PAUL KRUGMAN: That's right. We've been-people have been dropping off. We had
extended unemployment benefits, which were created, as they should be,
during a period of a severe economic downturn. But those have been cut back
way faster. I mean, the unemployment benefits were extended because we
realized that there were going to be a lot of people experiencing
longer-than-normal spells of unemployment. Those are being cut back rapidly,
but the long-term unemployment has not come down hardly at all. You know,
it's fallen from four million to 3.9 million people who have been out of
work for more than a year. So, this is just cruelty. And it also depresses
the economy, because it's taking money out of the hands of people who would
spend it. So, it's amazing to me how quickly our political system has turned
towards blaming the victims of this depression.

AMY GOODMAN: Paul Krugman, questions are coming in Facebook and Twitter in
droves. We asked listeners and viewers to send these questions to you.
Kristen Franks has just written this on Twitter: "Mr Krugman can you please
explain sub-prime economics and how compounding interest is legal when
dealing with student loan debt agency."

PAUL KRUGMAN: Oof. No, I mean-I mean, compound-all right, interest will
compound. The problem is not-this is going to happen with any kind of loan.
The problem is that-two things. One is that the student loan game has been a
disaster. It's been a-we've privatized what is basically a public function.
We have basically public-taxpayers' money on the line in the form of
guarantees, but we've run it through private sector middlemen for no reason.
So it's been way more expensive than it should be. And in any case, we
should be providing adequate aid so that a college education is affordable
for any student with the aptitude, whatever his or her social class. That's
what we used to do, mostly. We used to have good public universities that
were affordable, but the aid has been cut back so much that they no longer
are. We are now getting pretty much unique among advanced countries in being
a place where a college education is only something that's available if you
come from the right class.
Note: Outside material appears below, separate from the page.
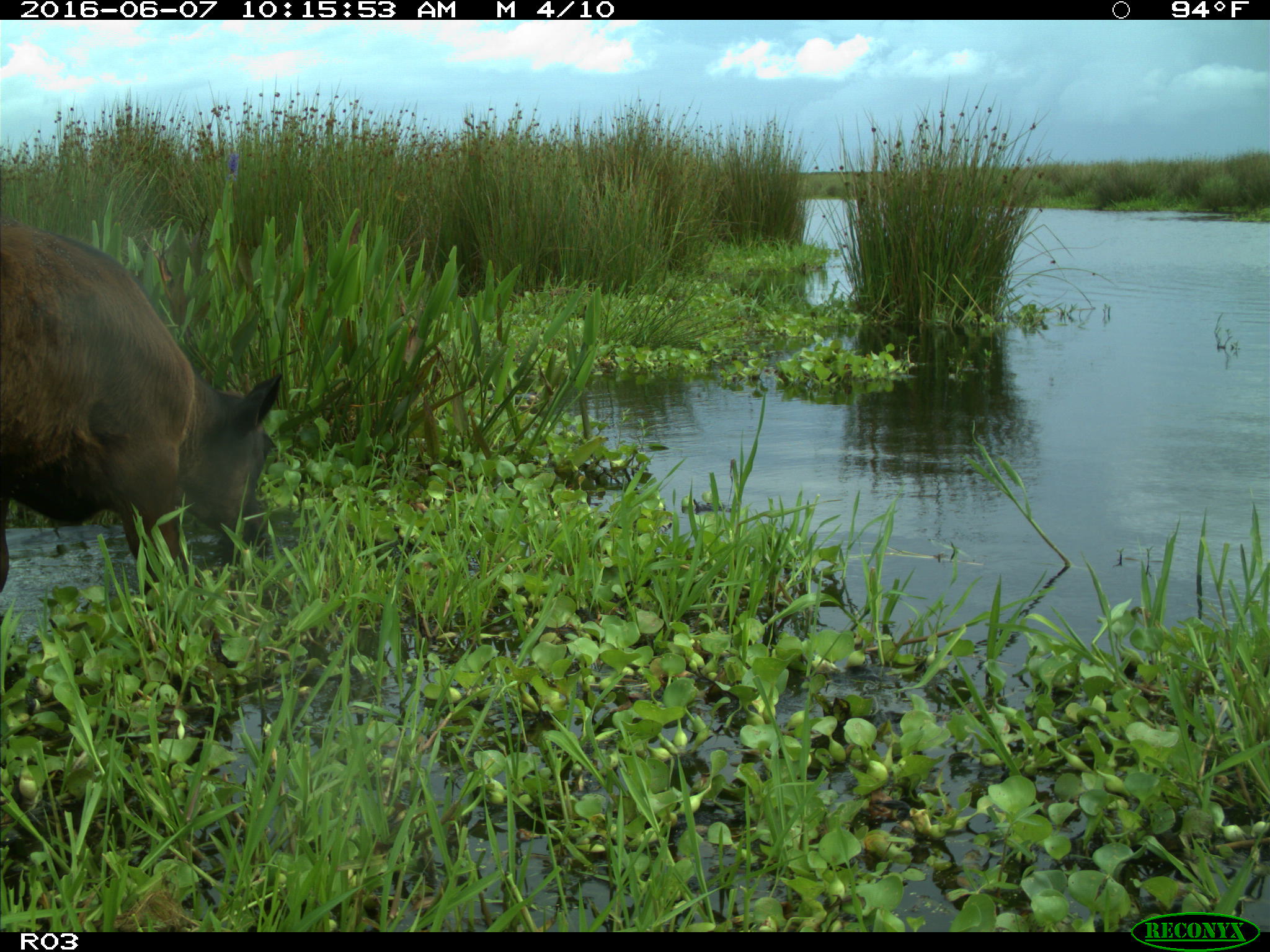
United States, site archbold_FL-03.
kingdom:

So that's the issue, not the details of the
student loan.

AMY GOODMAN: OK. Elizabeth Bishop has just tweeted with this question:
quote, "How has Occupy shifted public consciousness?"

PAUL KRUGMAN: I think Occupy did a great service, because I-obviously, I'm
in the midst of this all the time. I'm tracking the pulse of the debate way
too much. And in the-last summer, it was all deficits, debt. There was
all-the whole thing, if you like-Pete Peterson was defining the whole terms
of the debate, right? And then this scruffy group of people set up camp in
Zuccotti Park and other places around the country, and somehow that changed.
Everybody said, "Hey, you know, inequality, injustice, the failure to
deliver employment, those are-those are the immediate problems. You know,
those are the things we should be talking about." It didn't change
everything, obviously, but it had a tremendous-it was like somebody-it was
basically "the emperor was wearing no clothes" moment on our economic
debate.  I thought it was enormously productive.